* [WRITTEN PROBLEM 1]: According to the passage on the interface panel, what material was the prototype panel built from?

— START OF SOURCE TEXT —

OK, a word about the interface panel. I built the prototype with thin wood, which you can see in the pictures. It was temporary, and it was flimsy once it had everything attached to it. I would recommend that you also prototype in wood, especially, to test / practice your cuts, dry run, etc.
I really like the metal look, and I'm thinking about keeping it. However, if I were to build it today, I would probably not use metal for the following reasons:
- It drove A LOT of extra time. Especially with the tools I have. If I do it with metal again, I'll have access to a laser cutter. With the tools listed in Step 1, it was time consuming to make big holes for the DC jacks, the 3.5MM jack, the inverter, and the amp controller. I would cut with the jigsaw, bend, grind, and file. Test it, cut it with snips, grind, and file some more.
- You have to insulate everything electronic that comes in contact with it. ESPECIALLY the speaker jacks. I have rubber washers insulating them now, which is an OK solution, but rubber is not durable. I also need to put some sort of rubber gasket on the inverter, or I'm going to get worried.
- It rusts.
I expect that I will do one of the following eventually:
- Keep the metal, but add a small wood panel for the speaker jacks. When I do that, I'll sand the rust off and paint it Olive Drab.
- Replace the metal with poly. I'm thinking a cutting board.
- Replace the metal with wood, stain it, make it look nice. This may be accompanied by a change to metal switches instead of the current plastic ones.
Radio Shack - $151.
I went to 2 local stores as they were closing. I got A TON of stuff for 50-70% off. I probably paid $50 for all of this, but knowing that doesn't do you any good. These prices are what I could find for the similar or same parts.
- Inverter - 30.00. This is the one I got, no longer available at RS. I'll upgrade this to 1000W+ and one I can disassemble and flush-mount the jacks. Get big cables (like battery cables) if you're going to get close to rated wattage.
- 12V DC Jack (Female) - 8.00. Comes with a fuse holder.
- 3X Switches - 12.00 (4.00 e). I used SPST, so you should too if you're going to follow my wiring diagrams. Other than that, get ones you like.
- Binding Posts - 3.50. Make sure you get the bigger ones. The small ones are small.
- 4X Speaker Jacks - 14.00 (3.50 e)
- 12V PC Fan - 20.00. If I'm running the amp and a load on the inverter, I don't want anything locking up. So I got a big fan. This may be too big in terms of the space it takes in the panel. When I reconfigure the panel, I'm thinking about making the fan removable so I can use it to keep myself cool if I want to. Or swapping it for a smaller fan.
- 2X Mono speaker cables - 21.00 (10.49e) Seems like mine were a lot cheaper than this, but I can't find them online.
- 5X Fuse holders - 17.50 (3.50 e). Get a couple of extra so you won't be tempted to run without one. They're cheap and effective. I am probably over-fused, but as far as I can tell there's no downside to that.

— END OF SOURCE TEXT —
— START OF MATERIAL FOR THIS TASK —

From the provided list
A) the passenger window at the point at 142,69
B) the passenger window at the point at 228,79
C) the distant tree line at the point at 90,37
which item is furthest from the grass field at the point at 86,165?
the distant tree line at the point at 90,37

— END OF MATERIAL FOR THIS TASK —

* [WRITTEN PROBLEM 2]: Write out the listing again, changing every "passenger window" to "side window" and leaving the rest untouched.

* [CORRECT RESULT 1]: Thin wood.

* [CORRECT RESULT 2]:
From the provided list
A) the side window at the point at 142,69
B) the side window at the point at 228,79
C) the distant tree line at the point at 90,37
which item is furthest from the grass field at the point at 86,165?
the distant tree line at the point at 90,37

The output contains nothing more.